Indecision lingers where normally I would dive right in. That history I told her to forget clouds my mind and sidetracks the thoughts I’d love to act on.

“Brexton.” Her name is a whisper laden with intention.

Seconds feel like minutes and each breath is like another push of momentum to kiss her. The woman I shouldn’t want.

The woman I am already thinking about having.

We jolt apart at the sound of the doorbell followed a second later by pounding on the door. It’s rapid and insistent, and my heart drops into my stomach because I know that knock.

I know that fervor.

Not now.

Not fucking now.

“I need to get that.”

“Is everything okay?”

“Yes. It’s . . . why don’t you go out back and grab another beer.”

Confused eyes meet mine but a soft smile warms them. “Sure.”

I wait for her to go out the back door before I head toward the intermittent yet demanding knocking. With a deep breath, I prepare myself for what I’ll find when I open the door this time.

But it doesn’t matter how much I prepare, I’m still knocked on my ass when I swing the door open and find my sister standing there, the visual reminder of the rippled effects of the betrayal. What Brex’s father did to my family.
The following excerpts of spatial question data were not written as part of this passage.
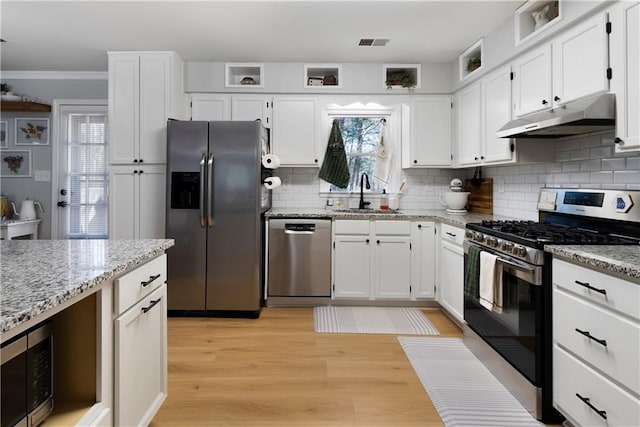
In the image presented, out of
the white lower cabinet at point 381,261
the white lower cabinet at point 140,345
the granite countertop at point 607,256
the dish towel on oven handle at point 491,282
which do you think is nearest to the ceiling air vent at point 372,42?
the white lower cabinet at point 381,261

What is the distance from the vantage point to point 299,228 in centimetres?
378

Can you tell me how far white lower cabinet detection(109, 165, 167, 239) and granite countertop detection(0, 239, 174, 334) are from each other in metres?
1.99

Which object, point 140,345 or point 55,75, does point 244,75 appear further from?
point 140,345

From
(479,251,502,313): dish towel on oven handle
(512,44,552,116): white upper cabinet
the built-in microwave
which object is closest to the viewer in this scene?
the built-in microwave

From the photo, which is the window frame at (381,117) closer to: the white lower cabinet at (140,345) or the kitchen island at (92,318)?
the white lower cabinet at (140,345)

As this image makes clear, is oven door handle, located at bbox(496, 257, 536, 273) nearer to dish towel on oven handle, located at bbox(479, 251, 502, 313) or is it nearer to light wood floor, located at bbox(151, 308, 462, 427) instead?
dish towel on oven handle, located at bbox(479, 251, 502, 313)

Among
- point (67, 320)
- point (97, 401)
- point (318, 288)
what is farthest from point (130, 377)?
point (318, 288)

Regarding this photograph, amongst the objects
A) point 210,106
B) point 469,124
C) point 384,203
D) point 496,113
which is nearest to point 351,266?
point 384,203

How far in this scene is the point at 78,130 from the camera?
452 centimetres

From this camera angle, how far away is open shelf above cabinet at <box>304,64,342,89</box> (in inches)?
161

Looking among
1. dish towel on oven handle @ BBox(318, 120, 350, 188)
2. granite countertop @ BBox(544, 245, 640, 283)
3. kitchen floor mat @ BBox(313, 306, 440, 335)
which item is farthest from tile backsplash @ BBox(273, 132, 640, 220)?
kitchen floor mat @ BBox(313, 306, 440, 335)

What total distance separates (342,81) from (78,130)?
10.3 ft

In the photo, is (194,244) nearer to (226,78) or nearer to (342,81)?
(226,78)

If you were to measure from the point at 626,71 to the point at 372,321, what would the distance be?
2492 millimetres
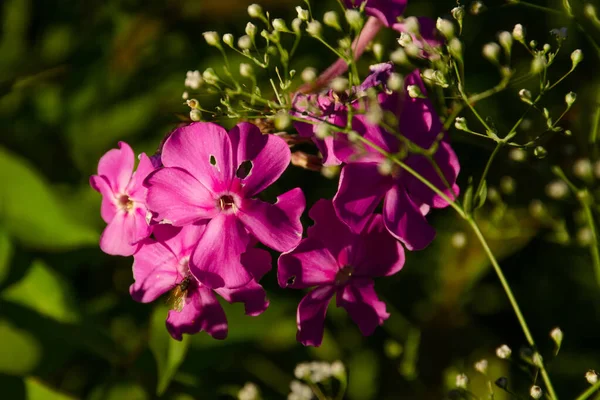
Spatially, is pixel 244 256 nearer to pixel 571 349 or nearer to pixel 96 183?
pixel 96 183

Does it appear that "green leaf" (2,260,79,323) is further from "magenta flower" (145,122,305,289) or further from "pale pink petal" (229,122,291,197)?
"pale pink petal" (229,122,291,197)

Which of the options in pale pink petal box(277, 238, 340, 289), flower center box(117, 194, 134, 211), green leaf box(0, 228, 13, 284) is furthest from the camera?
green leaf box(0, 228, 13, 284)

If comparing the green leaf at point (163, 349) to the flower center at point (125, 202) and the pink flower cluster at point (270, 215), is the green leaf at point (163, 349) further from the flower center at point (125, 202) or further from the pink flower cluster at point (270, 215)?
the flower center at point (125, 202)

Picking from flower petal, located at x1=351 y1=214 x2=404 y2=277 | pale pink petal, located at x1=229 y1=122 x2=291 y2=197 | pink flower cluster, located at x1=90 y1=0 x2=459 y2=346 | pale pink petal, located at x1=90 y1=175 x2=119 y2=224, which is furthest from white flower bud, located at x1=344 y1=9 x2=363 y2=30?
pale pink petal, located at x1=90 y1=175 x2=119 y2=224

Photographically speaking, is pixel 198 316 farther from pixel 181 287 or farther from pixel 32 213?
pixel 32 213

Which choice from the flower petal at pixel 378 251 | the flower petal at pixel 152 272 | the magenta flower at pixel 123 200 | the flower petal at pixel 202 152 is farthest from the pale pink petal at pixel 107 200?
the flower petal at pixel 378 251

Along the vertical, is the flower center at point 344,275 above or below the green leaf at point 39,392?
above
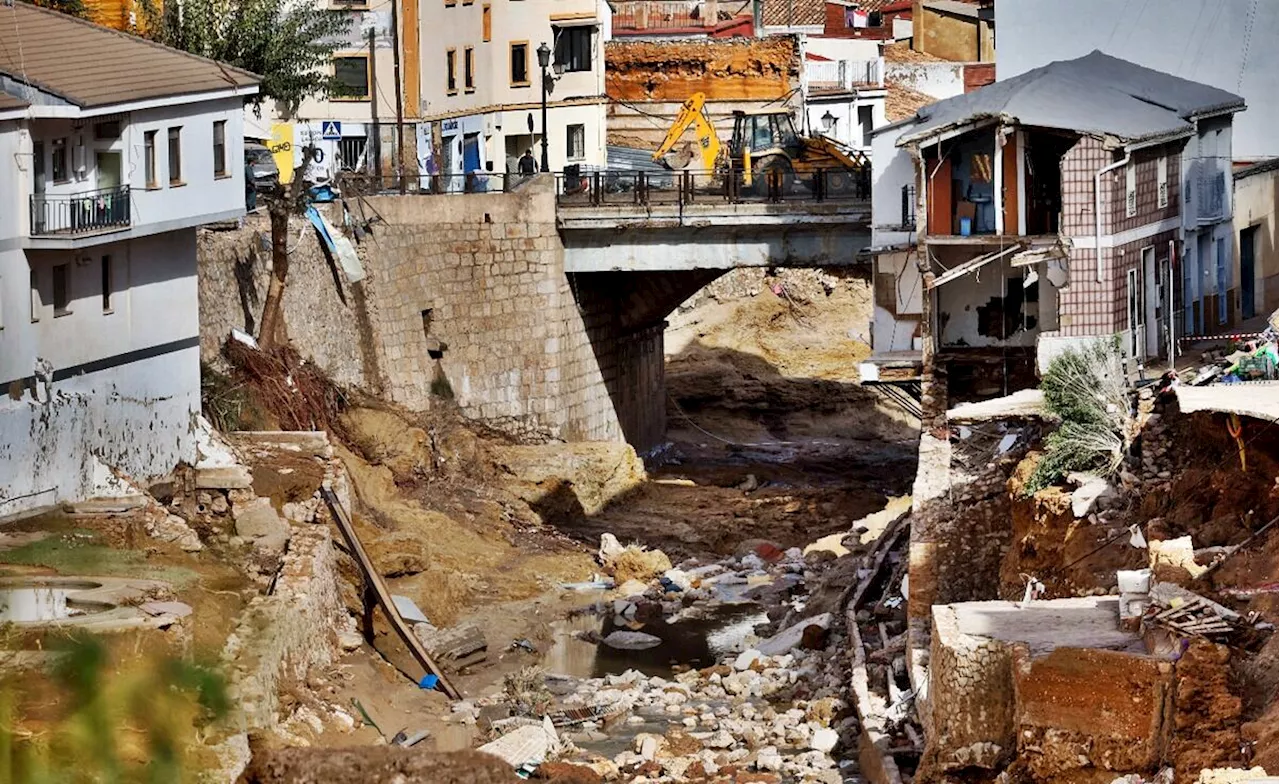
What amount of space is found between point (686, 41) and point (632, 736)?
34954 mm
The toll. How Brex’s dad hurt us all.

Like my younger sister, Maggie, standing here. Her eyes are hollow, her collarbone is poking through whatever you call what she’s wearing, and her body twitches in a way that says she’s coming down from whatever withdrawal she seems to be riding today.

But it won’t last long.

It never does.

She’ll find someone to give it to her or sell something to get it.

The sight of her rips every shred of emotion from me—anger, disgust, sorrow, resignation—just like it does every time we’re back in this space.

And it’s been too many to count.

“Maggs,” I say, disappointment flooding through me. “Long time no see. Apparently, it’s been long enough though for you to start using again.”

“I am. I was. Things got tough,” my sister explains as she remains in a perpetual motion of twitches and feet shifts and neck jerks.

“I see.” My sigh is heavy enough for the both of us. “And by tough, you mean what? The last check I sent you ran out? The one that was supposed to help you with living expenses but, from the sight of you, went to other things?”

“Don’t you stand there and cast judgment on me, Drew. Not you in your fancy house, perfect life, and all your money. You don’t get to judge me or look down upon me or—”

“You had a good run. I’m proud of you,” I murmur as I try to remember what her sponsor from her last rehab stint instructed me was best to say to lessen her agitation. As I try to bite back the anger that eats at me with each and every passing minute. “Is everything okay? What do you need?” We’ve played this delicate game more times than I care to count.